-- Start of GIVEN TEXT --

# Any BSD users?



## Renny (Mar 29, 2008)

Well the title says it,

Anyone here who uses FreeBSD, DesktopBSD, PCBSD or the likes?

Could you guys share your experience and throw light on how different it is from linux?

Well I could've searched wikipedia but I wanna first hand account of how it is.


----------



## mehulved (Mar 30, 2008)

I have used PC-BSD. I use FreeBSD and used to, and will return back to, Gentoo/FreeBSD.
Only thing common between linux and a BSD is that they all are Unix like/compliant systems.
Linux is more poised towards System V and BSD's towards BSD4.4, AFAIK.
There's a lot of difference at the core like different kernel, file system, support for hardware, binary types, c library, make system and more.
Two issues that I faced are, flash support is really bad due to adobe not having native flash for BSD's so you have to rely on linux compat for that. Secondly, support for virtualisation is really pathetic.

-- End of GIVEN TEXT --
-- Start of STORED DATA --

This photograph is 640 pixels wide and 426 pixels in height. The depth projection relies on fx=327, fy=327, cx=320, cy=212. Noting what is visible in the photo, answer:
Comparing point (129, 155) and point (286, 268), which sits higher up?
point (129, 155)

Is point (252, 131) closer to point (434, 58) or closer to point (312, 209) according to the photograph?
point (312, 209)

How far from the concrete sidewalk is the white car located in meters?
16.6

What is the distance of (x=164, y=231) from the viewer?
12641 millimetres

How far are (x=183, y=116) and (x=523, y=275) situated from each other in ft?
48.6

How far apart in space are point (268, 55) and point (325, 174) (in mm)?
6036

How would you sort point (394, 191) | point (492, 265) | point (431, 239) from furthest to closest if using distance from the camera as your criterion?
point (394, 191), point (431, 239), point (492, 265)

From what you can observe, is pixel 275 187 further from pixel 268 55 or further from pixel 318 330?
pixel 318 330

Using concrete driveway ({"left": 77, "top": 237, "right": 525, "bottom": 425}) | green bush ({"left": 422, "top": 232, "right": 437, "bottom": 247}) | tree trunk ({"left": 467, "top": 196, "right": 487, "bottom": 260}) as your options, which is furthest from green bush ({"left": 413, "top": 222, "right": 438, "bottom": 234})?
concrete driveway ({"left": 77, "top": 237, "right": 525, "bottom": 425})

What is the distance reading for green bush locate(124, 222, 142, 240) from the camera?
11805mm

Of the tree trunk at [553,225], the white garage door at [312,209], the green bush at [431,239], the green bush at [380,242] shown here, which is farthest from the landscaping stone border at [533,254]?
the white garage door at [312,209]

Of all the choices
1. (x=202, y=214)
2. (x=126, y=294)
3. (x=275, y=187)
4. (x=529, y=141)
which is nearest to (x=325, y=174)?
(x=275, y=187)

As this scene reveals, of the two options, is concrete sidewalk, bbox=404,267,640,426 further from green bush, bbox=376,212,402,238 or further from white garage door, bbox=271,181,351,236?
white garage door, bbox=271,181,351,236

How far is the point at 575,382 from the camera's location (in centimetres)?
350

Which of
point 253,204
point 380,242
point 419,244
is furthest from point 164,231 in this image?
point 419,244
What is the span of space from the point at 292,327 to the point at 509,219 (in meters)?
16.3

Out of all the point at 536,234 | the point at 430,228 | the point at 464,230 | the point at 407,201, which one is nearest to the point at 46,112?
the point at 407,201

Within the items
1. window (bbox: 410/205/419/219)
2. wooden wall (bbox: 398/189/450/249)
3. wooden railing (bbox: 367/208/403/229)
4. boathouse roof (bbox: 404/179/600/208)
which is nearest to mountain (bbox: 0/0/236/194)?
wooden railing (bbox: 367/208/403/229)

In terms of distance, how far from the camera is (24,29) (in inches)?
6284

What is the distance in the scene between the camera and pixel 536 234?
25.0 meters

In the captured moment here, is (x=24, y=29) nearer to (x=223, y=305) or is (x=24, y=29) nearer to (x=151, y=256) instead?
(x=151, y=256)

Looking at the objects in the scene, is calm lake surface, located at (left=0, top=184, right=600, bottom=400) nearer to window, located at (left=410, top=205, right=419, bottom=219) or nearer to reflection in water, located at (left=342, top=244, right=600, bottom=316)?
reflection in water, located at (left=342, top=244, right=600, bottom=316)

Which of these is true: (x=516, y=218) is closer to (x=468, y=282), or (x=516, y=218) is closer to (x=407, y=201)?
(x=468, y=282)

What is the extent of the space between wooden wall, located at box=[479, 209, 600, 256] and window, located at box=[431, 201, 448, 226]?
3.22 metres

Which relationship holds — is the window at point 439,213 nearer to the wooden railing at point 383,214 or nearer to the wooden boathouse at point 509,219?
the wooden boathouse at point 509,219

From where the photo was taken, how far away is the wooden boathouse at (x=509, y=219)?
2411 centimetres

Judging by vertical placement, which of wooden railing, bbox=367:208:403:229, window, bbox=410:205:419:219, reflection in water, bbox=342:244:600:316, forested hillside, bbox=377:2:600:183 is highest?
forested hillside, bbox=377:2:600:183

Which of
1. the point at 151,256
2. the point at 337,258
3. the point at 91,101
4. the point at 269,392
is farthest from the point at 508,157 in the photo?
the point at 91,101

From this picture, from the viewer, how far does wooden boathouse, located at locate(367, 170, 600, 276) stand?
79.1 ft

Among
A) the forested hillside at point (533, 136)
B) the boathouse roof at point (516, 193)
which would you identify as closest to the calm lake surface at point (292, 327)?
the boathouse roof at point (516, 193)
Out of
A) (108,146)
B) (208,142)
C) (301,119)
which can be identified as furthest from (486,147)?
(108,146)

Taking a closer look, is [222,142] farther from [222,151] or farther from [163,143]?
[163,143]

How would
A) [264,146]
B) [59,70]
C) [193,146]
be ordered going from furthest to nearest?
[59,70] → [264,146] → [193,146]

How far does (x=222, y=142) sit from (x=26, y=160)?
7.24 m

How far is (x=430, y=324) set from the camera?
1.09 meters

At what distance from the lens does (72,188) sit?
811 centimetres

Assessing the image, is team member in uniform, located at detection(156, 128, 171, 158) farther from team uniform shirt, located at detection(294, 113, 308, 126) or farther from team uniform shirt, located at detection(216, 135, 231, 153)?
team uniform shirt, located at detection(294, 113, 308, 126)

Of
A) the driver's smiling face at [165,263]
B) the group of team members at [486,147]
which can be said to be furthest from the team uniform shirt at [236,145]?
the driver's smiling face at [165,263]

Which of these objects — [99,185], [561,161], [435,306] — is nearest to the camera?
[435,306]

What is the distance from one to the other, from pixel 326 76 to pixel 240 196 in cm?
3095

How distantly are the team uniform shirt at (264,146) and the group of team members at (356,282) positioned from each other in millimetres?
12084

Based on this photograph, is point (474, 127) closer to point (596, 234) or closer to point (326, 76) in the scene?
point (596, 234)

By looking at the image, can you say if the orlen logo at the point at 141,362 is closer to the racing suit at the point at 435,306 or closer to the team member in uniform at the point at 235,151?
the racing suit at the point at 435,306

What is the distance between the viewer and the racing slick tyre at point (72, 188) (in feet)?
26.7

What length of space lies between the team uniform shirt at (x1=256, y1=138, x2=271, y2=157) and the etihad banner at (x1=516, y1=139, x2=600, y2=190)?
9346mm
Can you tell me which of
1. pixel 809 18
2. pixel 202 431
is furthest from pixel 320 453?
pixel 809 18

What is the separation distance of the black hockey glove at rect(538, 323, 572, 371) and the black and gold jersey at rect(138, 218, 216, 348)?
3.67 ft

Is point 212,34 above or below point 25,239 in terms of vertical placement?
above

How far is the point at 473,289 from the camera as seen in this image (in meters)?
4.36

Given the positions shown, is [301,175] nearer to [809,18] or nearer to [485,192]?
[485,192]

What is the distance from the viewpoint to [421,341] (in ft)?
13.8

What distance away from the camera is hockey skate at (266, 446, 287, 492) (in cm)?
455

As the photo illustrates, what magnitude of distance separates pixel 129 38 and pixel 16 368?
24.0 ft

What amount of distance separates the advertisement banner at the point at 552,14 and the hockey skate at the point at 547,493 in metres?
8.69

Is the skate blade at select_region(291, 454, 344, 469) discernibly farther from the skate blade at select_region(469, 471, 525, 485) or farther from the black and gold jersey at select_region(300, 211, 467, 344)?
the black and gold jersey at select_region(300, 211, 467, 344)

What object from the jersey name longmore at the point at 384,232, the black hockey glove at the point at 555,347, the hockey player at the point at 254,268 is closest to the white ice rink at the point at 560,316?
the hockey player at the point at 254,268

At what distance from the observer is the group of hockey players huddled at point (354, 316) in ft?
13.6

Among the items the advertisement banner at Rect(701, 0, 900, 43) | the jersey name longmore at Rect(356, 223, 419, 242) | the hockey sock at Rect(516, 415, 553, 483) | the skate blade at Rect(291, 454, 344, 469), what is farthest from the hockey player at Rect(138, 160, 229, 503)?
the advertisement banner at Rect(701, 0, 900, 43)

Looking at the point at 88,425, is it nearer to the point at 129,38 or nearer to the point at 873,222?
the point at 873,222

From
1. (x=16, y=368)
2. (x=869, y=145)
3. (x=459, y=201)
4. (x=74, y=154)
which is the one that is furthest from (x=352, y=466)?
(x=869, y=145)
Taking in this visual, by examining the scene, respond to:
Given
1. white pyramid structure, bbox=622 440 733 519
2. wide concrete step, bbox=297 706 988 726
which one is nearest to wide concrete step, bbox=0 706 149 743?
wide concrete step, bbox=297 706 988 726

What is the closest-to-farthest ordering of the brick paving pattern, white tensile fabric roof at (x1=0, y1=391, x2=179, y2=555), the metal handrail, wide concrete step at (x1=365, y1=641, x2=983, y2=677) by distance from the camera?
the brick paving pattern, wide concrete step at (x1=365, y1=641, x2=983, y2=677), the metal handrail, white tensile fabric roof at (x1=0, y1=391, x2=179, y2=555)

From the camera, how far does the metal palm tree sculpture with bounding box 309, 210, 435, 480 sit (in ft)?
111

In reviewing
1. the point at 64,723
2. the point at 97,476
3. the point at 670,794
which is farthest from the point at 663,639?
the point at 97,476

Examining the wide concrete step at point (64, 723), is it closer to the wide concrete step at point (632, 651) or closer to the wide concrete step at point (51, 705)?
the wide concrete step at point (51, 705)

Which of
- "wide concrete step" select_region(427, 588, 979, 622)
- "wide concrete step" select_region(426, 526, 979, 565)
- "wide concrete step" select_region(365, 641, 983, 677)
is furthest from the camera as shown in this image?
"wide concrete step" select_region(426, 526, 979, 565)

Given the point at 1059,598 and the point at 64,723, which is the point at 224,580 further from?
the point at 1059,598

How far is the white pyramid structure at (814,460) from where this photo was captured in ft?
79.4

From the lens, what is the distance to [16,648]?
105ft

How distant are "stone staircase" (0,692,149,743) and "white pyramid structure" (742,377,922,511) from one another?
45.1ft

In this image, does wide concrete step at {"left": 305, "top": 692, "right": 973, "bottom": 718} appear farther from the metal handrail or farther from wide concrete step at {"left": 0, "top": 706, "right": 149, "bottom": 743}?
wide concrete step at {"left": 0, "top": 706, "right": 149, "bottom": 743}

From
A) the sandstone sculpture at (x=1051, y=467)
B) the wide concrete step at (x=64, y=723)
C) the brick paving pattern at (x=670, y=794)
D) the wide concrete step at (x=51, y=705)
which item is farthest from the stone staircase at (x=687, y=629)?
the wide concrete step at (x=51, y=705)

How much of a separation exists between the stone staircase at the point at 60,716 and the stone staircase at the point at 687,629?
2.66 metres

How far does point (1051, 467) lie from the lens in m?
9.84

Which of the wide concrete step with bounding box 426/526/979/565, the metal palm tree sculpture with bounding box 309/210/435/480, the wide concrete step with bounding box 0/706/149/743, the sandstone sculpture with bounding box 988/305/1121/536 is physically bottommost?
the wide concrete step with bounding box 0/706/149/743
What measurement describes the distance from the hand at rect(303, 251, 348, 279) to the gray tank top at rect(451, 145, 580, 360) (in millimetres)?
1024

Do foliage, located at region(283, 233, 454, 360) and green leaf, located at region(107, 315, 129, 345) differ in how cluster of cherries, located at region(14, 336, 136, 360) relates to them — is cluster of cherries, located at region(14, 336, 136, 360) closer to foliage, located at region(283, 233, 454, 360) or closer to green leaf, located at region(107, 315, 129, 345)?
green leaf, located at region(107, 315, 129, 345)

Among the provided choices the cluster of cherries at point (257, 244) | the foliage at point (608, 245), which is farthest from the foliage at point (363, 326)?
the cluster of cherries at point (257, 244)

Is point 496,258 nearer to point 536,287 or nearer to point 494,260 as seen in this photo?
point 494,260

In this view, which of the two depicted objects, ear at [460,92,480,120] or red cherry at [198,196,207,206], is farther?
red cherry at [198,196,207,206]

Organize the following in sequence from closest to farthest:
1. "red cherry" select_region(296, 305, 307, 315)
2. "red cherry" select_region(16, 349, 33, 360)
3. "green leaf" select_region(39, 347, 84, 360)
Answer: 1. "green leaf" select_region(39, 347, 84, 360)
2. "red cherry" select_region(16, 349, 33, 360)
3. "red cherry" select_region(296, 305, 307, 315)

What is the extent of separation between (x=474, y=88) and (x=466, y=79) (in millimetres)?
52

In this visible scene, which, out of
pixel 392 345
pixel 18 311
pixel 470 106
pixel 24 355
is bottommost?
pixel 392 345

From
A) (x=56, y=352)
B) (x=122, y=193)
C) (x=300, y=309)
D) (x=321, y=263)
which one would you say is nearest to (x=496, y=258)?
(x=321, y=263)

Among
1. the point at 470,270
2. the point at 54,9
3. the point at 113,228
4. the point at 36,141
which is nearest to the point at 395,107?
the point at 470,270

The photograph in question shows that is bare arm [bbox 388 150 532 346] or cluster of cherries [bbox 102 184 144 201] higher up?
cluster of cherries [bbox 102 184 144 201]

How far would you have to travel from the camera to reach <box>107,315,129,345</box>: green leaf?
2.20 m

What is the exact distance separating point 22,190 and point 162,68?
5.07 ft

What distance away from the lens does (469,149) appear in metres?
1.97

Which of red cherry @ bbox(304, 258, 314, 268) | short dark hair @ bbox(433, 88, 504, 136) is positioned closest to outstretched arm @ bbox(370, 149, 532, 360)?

-- End of STORED DATA --

» **GIVEN INSTRUCTION**
In the BSD thread, change "kernel" to "userland" and write out the passage from "There's a lot" up to and including "is really pathetic.". The entries have no role in this.

» **FULL OUTPUT**
There's a lot of difference at the core like different userland, file system, support for hardware, binary types, c library, make system and more.
Two issues that I faced are, flash support is really bad due to adobe not having native flash for BSD's so you have to rely on linux compat for that. Secondly, support for virtualisation is really pathetic.